Patricia Lucía Alexandra González Avellán (born May 15, 1943) is an Ecuadorian singer from Guayaquil. In 2022 she was given Ecuador's highest award for culture.

==Life==
González was born in Guayaquil in 1943. She began her professional career in 1970 when she performed at Teatro 9 de Octubre in her home town with Cuban singer Rolando Laserie. Her early recordings were of boleros written by Alberto Cortez, Chico Novarro and Rafael Solano. Over the years she has recorded over 40 albums of music which includes 20 LPs.

At the end of July 2021 the Municipal Public Company of Tourism, Civic Promotion and International Relations of Guayaquil arranged a musical concert to celebrate her fifty years of singing.
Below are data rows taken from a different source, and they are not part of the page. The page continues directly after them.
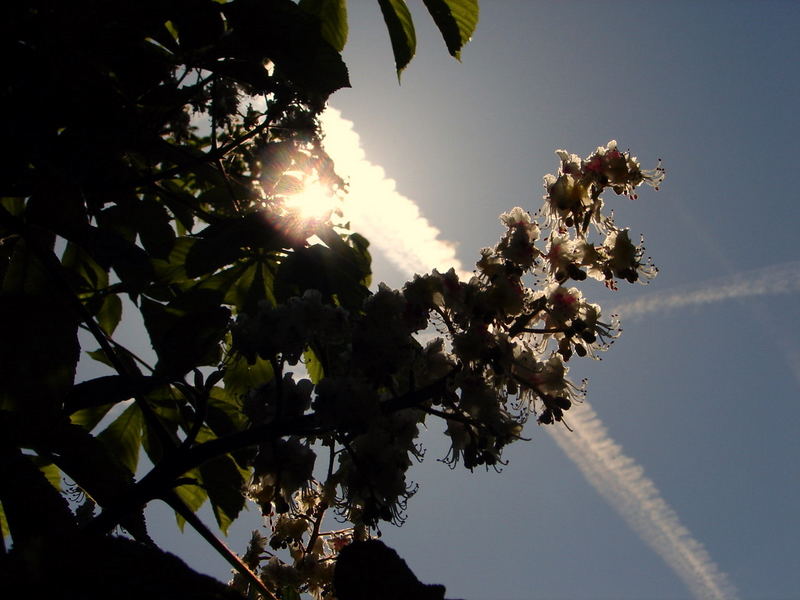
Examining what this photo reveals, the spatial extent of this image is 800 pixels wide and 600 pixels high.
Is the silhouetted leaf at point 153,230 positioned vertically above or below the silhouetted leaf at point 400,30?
below

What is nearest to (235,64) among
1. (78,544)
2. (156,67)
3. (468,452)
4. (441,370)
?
(156,67)

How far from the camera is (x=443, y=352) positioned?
5.23 ft

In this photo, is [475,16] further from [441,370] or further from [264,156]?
[264,156]

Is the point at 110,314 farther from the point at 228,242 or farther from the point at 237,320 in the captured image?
the point at 237,320

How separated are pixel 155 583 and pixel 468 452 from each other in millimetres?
910

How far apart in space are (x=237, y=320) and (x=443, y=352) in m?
0.45

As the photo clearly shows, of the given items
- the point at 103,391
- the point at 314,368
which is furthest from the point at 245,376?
the point at 103,391

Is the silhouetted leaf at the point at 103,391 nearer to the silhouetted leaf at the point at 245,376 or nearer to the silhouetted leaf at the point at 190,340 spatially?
the silhouetted leaf at the point at 190,340

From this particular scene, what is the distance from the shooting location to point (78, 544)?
2.43 ft

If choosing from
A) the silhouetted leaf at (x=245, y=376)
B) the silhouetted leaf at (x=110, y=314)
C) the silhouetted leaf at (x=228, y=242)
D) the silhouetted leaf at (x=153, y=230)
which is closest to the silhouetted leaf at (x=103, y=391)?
the silhouetted leaf at (x=228, y=242)

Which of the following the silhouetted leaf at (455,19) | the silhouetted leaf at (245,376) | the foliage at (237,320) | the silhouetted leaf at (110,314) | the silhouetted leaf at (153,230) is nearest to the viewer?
the foliage at (237,320)

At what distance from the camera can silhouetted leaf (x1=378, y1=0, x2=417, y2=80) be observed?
215cm

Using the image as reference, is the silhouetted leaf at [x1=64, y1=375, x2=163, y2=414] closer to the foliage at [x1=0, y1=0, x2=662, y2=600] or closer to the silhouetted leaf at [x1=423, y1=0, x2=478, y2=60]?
the foliage at [x1=0, y1=0, x2=662, y2=600]

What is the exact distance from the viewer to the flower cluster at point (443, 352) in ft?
4.65
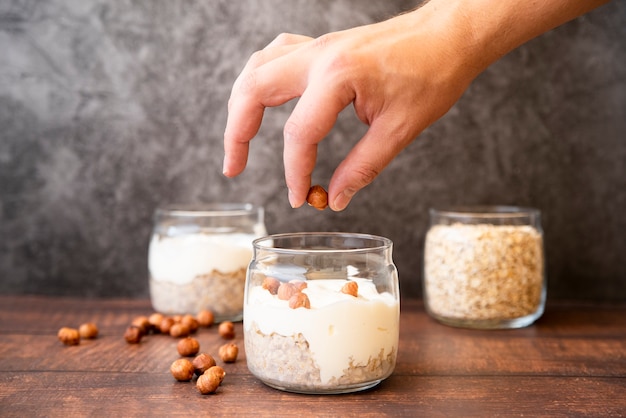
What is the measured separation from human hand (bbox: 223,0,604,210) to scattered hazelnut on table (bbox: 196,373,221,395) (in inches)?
11.0

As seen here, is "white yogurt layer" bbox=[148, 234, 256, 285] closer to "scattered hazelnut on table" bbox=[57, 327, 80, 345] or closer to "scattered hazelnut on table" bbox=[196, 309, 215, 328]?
"scattered hazelnut on table" bbox=[196, 309, 215, 328]

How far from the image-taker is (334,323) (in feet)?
3.37

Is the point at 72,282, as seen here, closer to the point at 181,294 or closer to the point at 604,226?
the point at 181,294

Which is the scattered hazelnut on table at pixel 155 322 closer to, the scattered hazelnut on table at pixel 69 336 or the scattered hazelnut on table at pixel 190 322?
the scattered hazelnut on table at pixel 190 322

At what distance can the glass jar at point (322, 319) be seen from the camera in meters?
1.03

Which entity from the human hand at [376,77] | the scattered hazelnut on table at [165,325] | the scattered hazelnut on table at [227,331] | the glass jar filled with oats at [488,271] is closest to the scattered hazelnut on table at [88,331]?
the scattered hazelnut on table at [165,325]

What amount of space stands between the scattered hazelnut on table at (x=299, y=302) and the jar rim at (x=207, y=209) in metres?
0.56

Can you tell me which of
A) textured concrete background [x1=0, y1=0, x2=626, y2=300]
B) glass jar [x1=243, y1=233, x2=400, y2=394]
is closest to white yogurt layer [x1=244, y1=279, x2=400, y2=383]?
glass jar [x1=243, y1=233, x2=400, y2=394]

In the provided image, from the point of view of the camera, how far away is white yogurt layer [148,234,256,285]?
59.7 inches

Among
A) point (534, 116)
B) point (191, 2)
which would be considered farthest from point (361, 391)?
point (191, 2)

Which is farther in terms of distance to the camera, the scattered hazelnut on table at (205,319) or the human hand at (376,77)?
the scattered hazelnut on table at (205,319)

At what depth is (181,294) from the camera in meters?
1.53

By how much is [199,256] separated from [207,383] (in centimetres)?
50

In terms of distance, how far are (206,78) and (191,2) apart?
18 centimetres
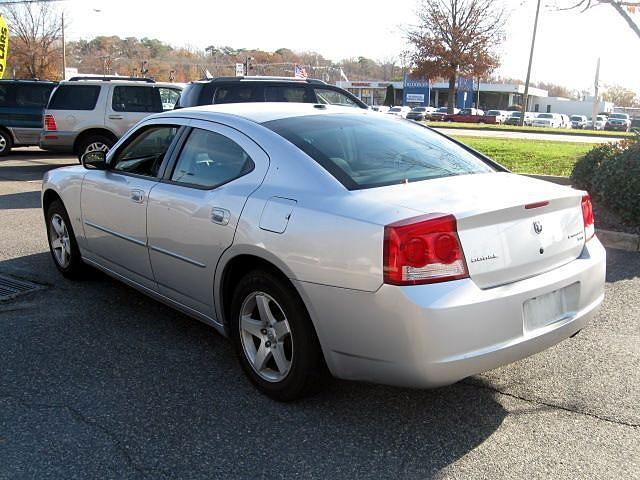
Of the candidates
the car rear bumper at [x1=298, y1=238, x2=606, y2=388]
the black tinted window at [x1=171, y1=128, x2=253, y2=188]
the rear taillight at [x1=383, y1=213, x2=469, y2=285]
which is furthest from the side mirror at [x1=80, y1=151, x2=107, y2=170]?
the rear taillight at [x1=383, y1=213, x2=469, y2=285]

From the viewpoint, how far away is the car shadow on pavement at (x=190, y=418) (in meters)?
2.96

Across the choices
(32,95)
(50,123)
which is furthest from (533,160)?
(32,95)

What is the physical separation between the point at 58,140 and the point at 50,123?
393mm

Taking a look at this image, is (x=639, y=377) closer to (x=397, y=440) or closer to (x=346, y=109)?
Answer: (x=397, y=440)

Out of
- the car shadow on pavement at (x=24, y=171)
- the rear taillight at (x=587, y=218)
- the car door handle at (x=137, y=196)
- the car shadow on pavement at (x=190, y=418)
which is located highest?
the rear taillight at (x=587, y=218)

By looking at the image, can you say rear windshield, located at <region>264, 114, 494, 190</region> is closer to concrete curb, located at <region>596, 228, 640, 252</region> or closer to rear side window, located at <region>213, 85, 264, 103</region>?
concrete curb, located at <region>596, 228, 640, 252</region>

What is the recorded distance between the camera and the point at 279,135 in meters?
3.77

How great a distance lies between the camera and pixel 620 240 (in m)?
7.11

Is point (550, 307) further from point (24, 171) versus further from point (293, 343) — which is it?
point (24, 171)

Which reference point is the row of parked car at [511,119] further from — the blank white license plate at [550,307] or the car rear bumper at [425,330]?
the car rear bumper at [425,330]

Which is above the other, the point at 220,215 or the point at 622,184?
the point at 220,215

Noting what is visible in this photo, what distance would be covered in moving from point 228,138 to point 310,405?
1702 millimetres

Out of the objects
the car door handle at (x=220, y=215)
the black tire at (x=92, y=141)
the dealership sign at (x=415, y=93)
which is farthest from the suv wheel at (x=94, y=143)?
the dealership sign at (x=415, y=93)

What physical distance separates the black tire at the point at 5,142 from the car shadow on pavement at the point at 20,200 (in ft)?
21.8
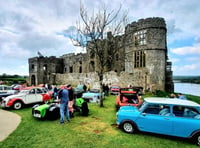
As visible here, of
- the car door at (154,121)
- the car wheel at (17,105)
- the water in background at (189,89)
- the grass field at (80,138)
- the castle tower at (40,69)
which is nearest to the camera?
the grass field at (80,138)

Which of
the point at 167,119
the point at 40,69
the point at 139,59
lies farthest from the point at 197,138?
the point at 40,69

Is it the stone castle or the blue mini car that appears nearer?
the blue mini car

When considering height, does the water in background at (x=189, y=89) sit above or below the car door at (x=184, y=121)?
below

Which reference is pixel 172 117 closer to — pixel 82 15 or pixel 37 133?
pixel 37 133

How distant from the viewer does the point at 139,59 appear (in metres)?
18.9

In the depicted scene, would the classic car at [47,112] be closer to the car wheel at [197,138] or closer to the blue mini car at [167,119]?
the blue mini car at [167,119]

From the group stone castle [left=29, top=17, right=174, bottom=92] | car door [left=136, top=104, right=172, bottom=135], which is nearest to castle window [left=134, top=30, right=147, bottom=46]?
stone castle [left=29, top=17, right=174, bottom=92]

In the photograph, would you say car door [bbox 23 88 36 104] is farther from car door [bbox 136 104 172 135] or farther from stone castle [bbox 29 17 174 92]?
stone castle [bbox 29 17 174 92]

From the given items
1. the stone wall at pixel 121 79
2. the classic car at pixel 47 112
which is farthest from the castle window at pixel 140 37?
the classic car at pixel 47 112

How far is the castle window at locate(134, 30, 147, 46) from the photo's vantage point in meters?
18.2

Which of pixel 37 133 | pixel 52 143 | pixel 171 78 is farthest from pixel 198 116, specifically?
pixel 171 78

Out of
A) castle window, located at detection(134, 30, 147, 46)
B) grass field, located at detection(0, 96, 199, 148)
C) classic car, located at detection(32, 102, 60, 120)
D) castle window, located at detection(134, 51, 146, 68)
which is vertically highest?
castle window, located at detection(134, 30, 147, 46)

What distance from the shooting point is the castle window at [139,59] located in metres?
18.6

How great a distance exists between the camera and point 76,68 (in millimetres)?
38094
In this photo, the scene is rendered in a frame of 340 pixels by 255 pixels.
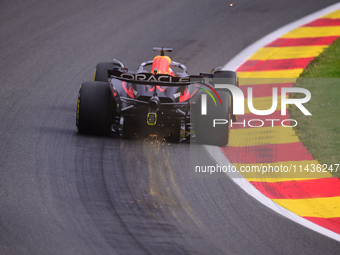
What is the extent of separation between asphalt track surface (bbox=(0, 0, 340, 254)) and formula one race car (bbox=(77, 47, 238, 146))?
0.79ft

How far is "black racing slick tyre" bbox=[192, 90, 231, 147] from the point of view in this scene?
1065cm

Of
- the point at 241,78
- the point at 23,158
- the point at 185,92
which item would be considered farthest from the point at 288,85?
the point at 23,158

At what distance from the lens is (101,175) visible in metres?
9.51


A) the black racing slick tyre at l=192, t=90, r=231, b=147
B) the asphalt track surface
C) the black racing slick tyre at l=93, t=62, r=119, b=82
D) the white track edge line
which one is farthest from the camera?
the black racing slick tyre at l=93, t=62, r=119, b=82

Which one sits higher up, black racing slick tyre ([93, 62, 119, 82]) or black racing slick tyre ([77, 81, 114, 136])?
black racing slick tyre ([93, 62, 119, 82])

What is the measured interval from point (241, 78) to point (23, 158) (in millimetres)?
6182

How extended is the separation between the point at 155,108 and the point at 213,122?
0.99 meters

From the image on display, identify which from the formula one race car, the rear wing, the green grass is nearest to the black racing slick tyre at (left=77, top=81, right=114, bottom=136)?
the formula one race car

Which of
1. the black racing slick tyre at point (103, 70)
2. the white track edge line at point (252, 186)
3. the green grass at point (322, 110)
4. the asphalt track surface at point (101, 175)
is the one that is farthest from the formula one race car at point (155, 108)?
the green grass at point (322, 110)

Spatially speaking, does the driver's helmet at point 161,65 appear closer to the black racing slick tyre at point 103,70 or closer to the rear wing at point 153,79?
the rear wing at point 153,79

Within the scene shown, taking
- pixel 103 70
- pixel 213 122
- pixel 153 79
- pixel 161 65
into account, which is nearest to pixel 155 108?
pixel 153 79

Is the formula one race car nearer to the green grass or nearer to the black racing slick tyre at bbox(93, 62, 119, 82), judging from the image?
the black racing slick tyre at bbox(93, 62, 119, 82)

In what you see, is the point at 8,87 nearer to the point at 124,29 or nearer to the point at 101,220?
the point at 124,29

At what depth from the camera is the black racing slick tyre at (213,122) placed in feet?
34.9
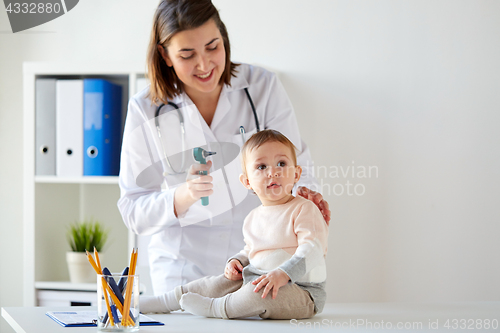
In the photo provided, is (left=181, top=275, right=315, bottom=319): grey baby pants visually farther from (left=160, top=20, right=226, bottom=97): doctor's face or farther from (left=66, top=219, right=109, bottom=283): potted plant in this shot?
(left=66, top=219, right=109, bottom=283): potted plant

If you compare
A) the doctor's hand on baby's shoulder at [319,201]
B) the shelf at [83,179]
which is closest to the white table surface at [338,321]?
the doctor's hand on baby's shoulder at [319,201]

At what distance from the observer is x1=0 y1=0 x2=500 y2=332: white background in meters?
2.14

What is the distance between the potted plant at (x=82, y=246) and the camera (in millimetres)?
2166

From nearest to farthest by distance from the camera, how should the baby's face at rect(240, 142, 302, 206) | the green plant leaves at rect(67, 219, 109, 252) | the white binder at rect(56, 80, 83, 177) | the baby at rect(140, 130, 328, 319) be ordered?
the baby at rect(140, 130, 328, 319)
the baby's face at rect(240, 142, 302, 206)
the white binder at rect(56, 80, 83, 177)
the green plant leaves at rect(67, 219, 109, 252)

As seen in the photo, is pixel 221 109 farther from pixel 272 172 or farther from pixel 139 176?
pixel 272 172

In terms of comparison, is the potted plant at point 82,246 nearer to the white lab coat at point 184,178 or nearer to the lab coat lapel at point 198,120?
the white lab coat at point 184,178

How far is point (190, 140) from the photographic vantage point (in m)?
1.54

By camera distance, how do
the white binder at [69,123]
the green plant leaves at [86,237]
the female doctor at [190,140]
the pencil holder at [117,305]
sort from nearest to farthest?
the pencil holder at [117,305] → the female doctor at [190,140] → the white binder at [69,123] → the green plant leaves at [86,237]

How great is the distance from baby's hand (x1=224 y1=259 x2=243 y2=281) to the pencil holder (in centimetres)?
24

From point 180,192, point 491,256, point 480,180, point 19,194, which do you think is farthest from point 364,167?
point 19,194

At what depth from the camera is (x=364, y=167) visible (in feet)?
7.34

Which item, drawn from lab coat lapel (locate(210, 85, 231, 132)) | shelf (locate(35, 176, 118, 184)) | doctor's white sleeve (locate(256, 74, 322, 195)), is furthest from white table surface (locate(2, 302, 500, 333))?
shelf (locate(35, 176, 118, 184))

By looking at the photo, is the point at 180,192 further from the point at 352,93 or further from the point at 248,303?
the point at 352,93

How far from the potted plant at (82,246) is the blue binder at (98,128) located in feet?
0.93
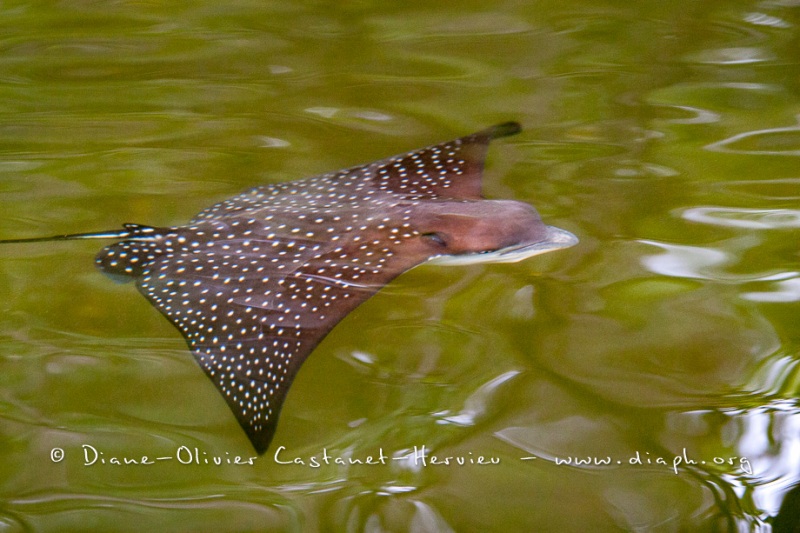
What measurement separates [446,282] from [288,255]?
0.68 meters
The evening was broadcast and it included special guests and she sang duets with other noted singers.

In 9 August 2022 she was given the Premio Eugenio Espejo for culture by the President of Ecuador at the Palacio de Carondelet. There were three winners that year but the other two awards were for literature or science. The award is given annually and this was the thirtieth year. Her award recognised her 52 years of entertaining. She was given a medal, $10,000 and a life pension set at five time the average national salary.

In October 2002 she was again recognised with an award by the President of the National Assembly, Virgilio Saquicela, when the assembly unusually met in Guayaquil to celebrate 202 years of Ecuador's independence.